Spatial question entries:
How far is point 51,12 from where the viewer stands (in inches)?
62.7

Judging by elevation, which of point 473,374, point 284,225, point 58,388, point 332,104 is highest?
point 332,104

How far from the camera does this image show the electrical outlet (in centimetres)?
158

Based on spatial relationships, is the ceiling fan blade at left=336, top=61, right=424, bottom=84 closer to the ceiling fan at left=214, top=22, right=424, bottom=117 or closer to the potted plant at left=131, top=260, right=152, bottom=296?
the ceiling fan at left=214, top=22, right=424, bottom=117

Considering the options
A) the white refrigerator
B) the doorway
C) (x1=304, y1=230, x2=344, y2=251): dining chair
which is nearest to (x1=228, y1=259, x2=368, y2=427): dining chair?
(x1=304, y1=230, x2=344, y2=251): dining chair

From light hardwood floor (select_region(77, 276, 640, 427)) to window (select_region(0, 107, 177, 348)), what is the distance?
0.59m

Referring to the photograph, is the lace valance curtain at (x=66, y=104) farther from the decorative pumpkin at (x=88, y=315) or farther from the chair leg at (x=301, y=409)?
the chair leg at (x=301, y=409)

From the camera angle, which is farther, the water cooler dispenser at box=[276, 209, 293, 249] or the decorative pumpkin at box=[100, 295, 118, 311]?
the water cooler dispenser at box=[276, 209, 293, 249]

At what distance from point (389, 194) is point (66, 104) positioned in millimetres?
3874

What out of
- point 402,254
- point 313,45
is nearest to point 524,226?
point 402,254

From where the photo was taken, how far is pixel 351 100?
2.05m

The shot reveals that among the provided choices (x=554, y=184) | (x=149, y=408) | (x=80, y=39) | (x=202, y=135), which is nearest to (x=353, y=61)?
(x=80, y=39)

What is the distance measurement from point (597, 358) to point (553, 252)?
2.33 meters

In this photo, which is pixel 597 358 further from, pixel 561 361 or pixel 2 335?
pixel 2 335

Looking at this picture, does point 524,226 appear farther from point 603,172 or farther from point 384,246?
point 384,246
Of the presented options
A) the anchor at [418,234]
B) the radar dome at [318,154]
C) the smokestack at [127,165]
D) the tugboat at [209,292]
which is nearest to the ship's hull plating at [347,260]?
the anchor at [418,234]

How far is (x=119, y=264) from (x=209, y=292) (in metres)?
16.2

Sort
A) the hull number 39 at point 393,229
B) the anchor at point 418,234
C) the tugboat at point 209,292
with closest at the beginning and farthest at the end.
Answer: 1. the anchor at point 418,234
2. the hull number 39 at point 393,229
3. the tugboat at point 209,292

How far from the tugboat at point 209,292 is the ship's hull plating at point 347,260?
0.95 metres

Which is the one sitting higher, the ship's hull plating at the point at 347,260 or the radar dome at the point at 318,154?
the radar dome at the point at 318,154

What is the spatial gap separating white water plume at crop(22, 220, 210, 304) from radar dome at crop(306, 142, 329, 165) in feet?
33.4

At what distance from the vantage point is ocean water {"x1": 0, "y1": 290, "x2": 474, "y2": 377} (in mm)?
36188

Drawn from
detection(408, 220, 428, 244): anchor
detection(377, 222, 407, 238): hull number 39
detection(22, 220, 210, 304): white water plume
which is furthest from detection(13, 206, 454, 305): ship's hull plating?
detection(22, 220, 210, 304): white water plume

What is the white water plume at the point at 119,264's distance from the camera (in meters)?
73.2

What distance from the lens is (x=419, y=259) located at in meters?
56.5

OBJECTIVE: Render the records as a Markdown table with the columns "No." and "Line," one row per line, with blank lines left out. Begin at the line that contains "In this photo, which" and continue through the last line of the records.

RESULT BELOW:
| No. | Line |
|---|---|
| 1 | In this photo, which is pixel 597 358 further from, pixel 561 361 or pixel 2 335? |
| 2 | pixel 2 335 |
| 3 | Looking at this picture, does point 524,226 appear farther from point 603,172 or farther from point 384,246? |
| 4 | point 384,246 |
| 5 | Of the presented options |
| 6 | A) the anchor at [418,234] |
| 7 | B) the radar dome at [318,154] |
| 8 | C) the smokestack at [127,165] |
| 9 | D) the tugboat at [209,292] |
| 10 | which is nearest to the ship's hull plating at [347,260]? |
| 11 | the anchor at [418,234] |
| 12 | How far is (x=119, y=264) from (x=209, y=292) (in metres)? |
| 13 | 16.2 |
| 14 | Sort |
| 15 | A) the hull number 39 at point 393,229 |
| 16 | B) the anchor at point 418,234 |
| 17 | C) the tugboat at point 209,292 |
| 18 | with closest at the beginning and farthest at the end. |
| 19 | Answer: 1. the anchor at point 418,234 |
| 20 | 2. the hull number 39 at point 393,229 |
| 21 | 3. the tugboat at point 209,292 |
| 22 | How far from the tugboat at point 209,292 is the ship's hull plating at point 347,260? |
| 23 | 0.95 metres |
| 24 | Which is the one sitting higher, the ship's hull plating at the point at 347,260 or the radar dome at the point at 318,154? |
| 25 | the radar dome at the point at 318,154 |
| 26 | What is the spatial gap separating white water plume at crop(22, 220, 210, 304) from radar dome at crop(306, 142, 329, 165) in feet? |
| 27 | 33.4 |
| 28 | At what distance from the vantage point is ocean water {"x1": 0, "y1": 290, "x2": 474, "y2": 377} (in mm)? |
| 29 | 36188 |
| 30 | Drawn from |
| 31 | detection(408, 220, 428, 244): anchor |
| 32 | detection(377, 222, 407, 238): hull number 39 |
| 33 | detection(22, 220, 210, 304): white water plume |
| 34 | which is furthest from detection(13, 206, 454, 305): ship's hull plating? |
| 35 | detection(22, 220, 210, 304): white water plume |
| 36 | What is the white water plume at the point at 119,264's distance from the camera (in meters)? |
| 37 | 73.2 |
| 38 | What distance from the lens is (x=419, y=259) located at in meters? |
| 39 | 56.5 |